Do not take a sexy selfie until you read THIS.
As a professional photographer, I'm disappointed with the state of the selfie, the "sexy selfie" in particular. With the sheer amount of "leaked" photos on the Internet, it's infuriating that we're raising the next generation to believe that terribly composed, naked iPhone photos are sexy. Nope. Not even a little.
For goodness sake, the nude photo used to be an ART FORM, but lately it seems we seem to have forgotten how truly sexy the human body can be in all its subtlety. (Lest I sound shame-y, I, too, have been guilty of the full face, full-on boob shot. And guess what? My husband never complained — and your husband/ wife / boyfriend / girlfriend / sex partner probably won't either.)
But after becoming more involved in boudoir and portrait photography, I discovered that there are many more exciting ways to increase the mystery of a nudie pic without simply flashing your rack - and GUESS WHAT? They're super-easy.
Follow these tips (illustrated with a little help from our pal, naked Barbie) and your sexy selfies won't just stand out, they'll practically moan with excitement.
If your phone (or your lover's phone) ever goes missing, you'll want as little damning evidence on there as possible. If you send naked photos with both your face and nipples in plain view, you could very well end up in a a Google search, a gross meme, terribly embarrassed, or all of the above. Same goes for identifying jewelry or tattoos. Proceed with caution.
Go ahead and send a sexy pout with a suggestive bare shoulder, but if you're sending your bare butt or boobs leave any identifying parts of your face out. Besides, it's a lot of work to get a photo where your face AND butt look good (at least it is for me). And remember: a little mystery is sexy. Shadows on a collarbone can be infinitely more seductive than a straight-on tit shot. (Plus, if you can't be easily identified in your nude selfies, you have that much less to worry about after a messy breakup.)
Let's be honest, vaginas aren't exactly the prettiest thing in the world. Even if your face is as gorgeous as Megan Fox's, if your other "lips" are showing they're all the viewer is going to be able to focus on. (Same goes for your penis, fellas. Why must you insist on sending us junk shots? We'd much rather see a flexed bicep or that little dip at your hipbone.) Also, it's really strange when you leave your underwear bunched up around your knees. (Is that a fetish I'm unaware of?) It just looks lazy and weird.
If a racy selfie of my daughter taken in a filthy bedroom hit the Internet, I'd be more furious about her negligent attention to detail than the photo itself. I don't care how hot you are - if you're a slob, it's gross. Is there trash on the floor behind you? A pile of dirty laundry in the background? White spots on the mirror? Pay attention to what's in your photo, because while YOU may be focused on your fierce face and excellent rack, WE can see the toilet, toddler, or trashcan in the background - and trust us, it ain't pretty.

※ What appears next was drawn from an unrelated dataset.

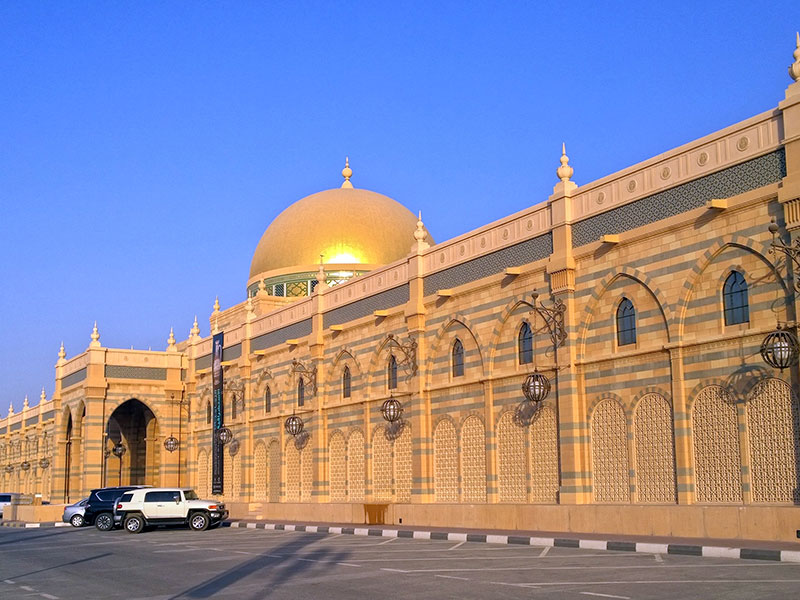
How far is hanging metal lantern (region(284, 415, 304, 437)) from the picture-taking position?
Answer: 3566 cm

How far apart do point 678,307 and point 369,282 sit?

If you're somewhere with excellent lighting, TAKE ADVANTAGE. Capture a few shots to send later on rather than using crappy fluorescent lighting at 10 p.m. when you're in the mood to send your lover a little something, something. Is it cheating? Perhaps, but unless your beloved asked you what you're wearing rightthissecond, a hot shot where you're glowing in the morning sun will keep your mate happy until they can see you again.
Lighting hints: Some of the best places to find good lighting are in hotel rooms during the day. White walls + white sheets = you will practically glow. Standing in front of a window is always better than standing in front of a lamp, although bright, direct sunlight can be a bit harsh. Try turning your phone's camera on yourself and walk around in front of different windows until you find a spot where you are evenly lit and your eyes sparkle.
Every girl knows the elbows under the boobs trick to make her cleavage pop. Most of us also know the right angles to make us look curvy where it matters and a little smaller where it doesn't. Here's the catch: no one should be able to tell that you're pushing stuff in or holding stuff up, it ruins the illusion. Even if you're terribly uncomfortable, no one will ever know you almost popped your hip out of joint to get the perfect curve as long as the photo looks good.
Newsflash: The entire world is over duckface. No one can see that pose anymore without rolling their eyes. So what do you do with your mouth, then? Right before snapping your photo, quickly gasp the way you would during some good, old-fashioned lovemaking. Part your lips ever so slightly and as you inhale, heave those bosoms and think about how damn sexy you are. Works like a charm.